THE EXERCISE:
Identify every line in the records below that contains the word "further", and copy each such line in full. Treat the match as case-sensitive.

PROVIDED MATERIAL:
>>>
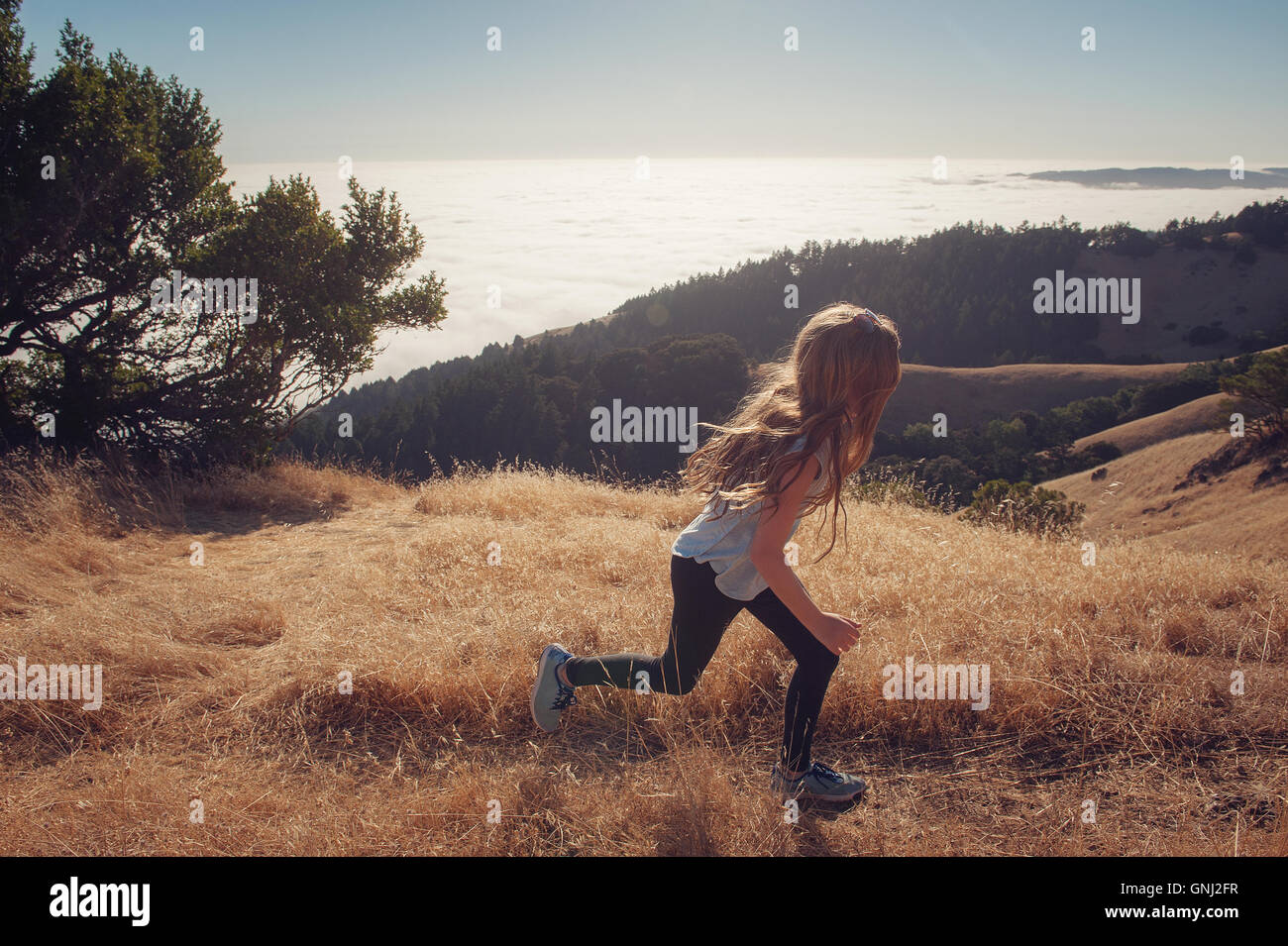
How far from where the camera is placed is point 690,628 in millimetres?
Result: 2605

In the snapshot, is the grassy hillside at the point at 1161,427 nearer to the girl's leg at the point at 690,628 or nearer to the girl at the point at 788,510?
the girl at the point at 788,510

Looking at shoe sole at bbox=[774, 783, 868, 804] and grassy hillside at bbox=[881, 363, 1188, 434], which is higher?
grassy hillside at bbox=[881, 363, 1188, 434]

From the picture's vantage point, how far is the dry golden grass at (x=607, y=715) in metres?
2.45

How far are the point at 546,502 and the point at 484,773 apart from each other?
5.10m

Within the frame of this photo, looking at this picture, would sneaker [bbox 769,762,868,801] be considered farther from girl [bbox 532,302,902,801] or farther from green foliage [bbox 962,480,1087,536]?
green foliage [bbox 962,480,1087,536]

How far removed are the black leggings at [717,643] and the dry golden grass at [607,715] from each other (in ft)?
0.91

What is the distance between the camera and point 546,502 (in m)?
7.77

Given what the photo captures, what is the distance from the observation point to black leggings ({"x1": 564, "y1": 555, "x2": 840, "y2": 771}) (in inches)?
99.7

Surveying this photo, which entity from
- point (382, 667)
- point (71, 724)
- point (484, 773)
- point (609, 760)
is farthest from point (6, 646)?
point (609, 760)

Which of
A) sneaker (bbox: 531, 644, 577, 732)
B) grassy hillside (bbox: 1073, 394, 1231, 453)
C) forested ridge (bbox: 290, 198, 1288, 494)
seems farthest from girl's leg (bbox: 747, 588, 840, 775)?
<<<
>>>
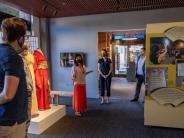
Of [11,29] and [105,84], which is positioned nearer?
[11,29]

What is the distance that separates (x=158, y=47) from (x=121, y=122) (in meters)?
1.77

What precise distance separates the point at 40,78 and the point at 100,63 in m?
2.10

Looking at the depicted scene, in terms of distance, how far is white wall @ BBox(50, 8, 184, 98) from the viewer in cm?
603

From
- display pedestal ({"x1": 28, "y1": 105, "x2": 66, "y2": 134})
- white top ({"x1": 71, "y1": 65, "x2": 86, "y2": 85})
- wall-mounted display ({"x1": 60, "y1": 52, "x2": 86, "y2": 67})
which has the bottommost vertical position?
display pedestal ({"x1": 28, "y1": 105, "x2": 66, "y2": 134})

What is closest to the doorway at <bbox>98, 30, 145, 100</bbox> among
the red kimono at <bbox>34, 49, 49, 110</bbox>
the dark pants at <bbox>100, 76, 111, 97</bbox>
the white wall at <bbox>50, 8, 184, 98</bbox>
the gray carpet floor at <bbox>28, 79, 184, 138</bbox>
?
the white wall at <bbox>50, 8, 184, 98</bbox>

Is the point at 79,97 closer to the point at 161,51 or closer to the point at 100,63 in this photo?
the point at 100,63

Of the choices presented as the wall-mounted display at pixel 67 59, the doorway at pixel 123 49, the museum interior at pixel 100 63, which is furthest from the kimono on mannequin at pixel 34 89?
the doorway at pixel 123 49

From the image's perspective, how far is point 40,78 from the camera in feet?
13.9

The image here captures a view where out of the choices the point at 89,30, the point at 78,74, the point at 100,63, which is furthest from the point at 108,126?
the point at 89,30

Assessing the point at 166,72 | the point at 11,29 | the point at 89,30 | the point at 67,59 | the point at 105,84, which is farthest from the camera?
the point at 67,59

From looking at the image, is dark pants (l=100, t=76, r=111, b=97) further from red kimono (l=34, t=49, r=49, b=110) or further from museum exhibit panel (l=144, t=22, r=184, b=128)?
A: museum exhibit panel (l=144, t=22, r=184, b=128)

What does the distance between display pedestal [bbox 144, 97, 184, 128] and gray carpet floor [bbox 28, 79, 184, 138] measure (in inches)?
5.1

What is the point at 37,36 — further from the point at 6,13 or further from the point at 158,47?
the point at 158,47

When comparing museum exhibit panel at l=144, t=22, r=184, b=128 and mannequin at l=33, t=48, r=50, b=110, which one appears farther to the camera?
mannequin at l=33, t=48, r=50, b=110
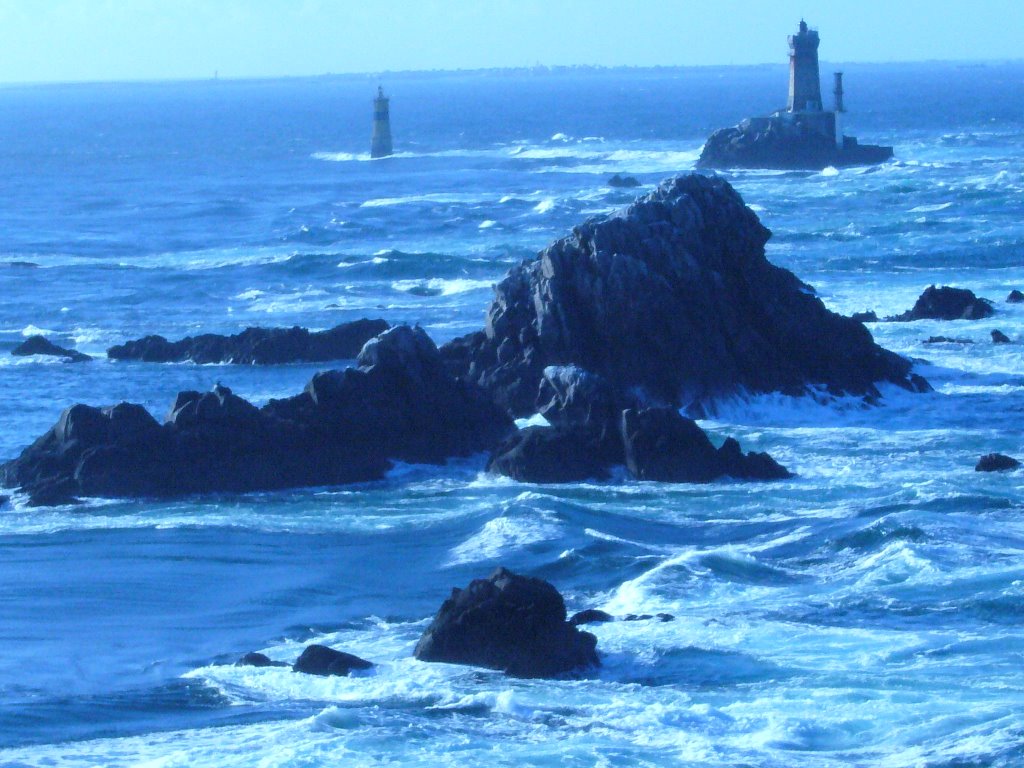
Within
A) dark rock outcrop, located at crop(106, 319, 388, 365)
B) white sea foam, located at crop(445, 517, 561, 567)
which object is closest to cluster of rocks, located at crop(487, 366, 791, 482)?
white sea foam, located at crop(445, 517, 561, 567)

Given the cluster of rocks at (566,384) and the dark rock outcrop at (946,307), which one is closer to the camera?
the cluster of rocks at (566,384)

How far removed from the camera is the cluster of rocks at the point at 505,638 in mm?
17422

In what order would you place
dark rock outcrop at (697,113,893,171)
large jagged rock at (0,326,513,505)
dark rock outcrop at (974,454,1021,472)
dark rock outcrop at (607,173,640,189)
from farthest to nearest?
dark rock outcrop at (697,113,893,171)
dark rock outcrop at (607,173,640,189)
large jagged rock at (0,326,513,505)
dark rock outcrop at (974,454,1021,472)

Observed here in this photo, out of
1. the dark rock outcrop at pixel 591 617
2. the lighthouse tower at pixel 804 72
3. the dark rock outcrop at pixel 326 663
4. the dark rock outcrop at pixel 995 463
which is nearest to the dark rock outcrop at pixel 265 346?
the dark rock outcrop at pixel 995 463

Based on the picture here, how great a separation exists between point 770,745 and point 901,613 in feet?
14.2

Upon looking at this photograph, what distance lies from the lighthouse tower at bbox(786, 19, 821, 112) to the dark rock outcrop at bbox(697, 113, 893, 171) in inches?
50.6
<<<
ANSWER TO THE TASK:
From looking at the image, is dark pants (l=100, t=76, r=111, b=97) further from red kimono (l=34, t=49, r=49, b=110) or further from museum exhibit panel (l=144, t=22, r=184, b=128)?
What is the point at 37,36 — further from the point at 6,13 or further from the point at 158,47?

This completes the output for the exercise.